Write out the full set of records below exactly.

• [RECORDS FOR PROCESSING]:
============================================================
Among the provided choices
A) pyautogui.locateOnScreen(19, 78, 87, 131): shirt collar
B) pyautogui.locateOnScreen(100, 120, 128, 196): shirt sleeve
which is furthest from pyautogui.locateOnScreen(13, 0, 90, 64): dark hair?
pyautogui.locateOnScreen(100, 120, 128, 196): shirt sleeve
============================================================
• [EXPECTED ANSWER]:
Among the provided choices
A) pyautogui.locateOnScreen(19, 78, 87, 131): shirt collar
B) pyautogui.locateOnScreen(100, 120, 128, 196): shirt sleeve
which is furthest from pyautogui.locateOnScreen(13, 0, 90, 64): dark hair?
pyautogui.locateOnScreen(100, 120, 128, 196): shirt sleeve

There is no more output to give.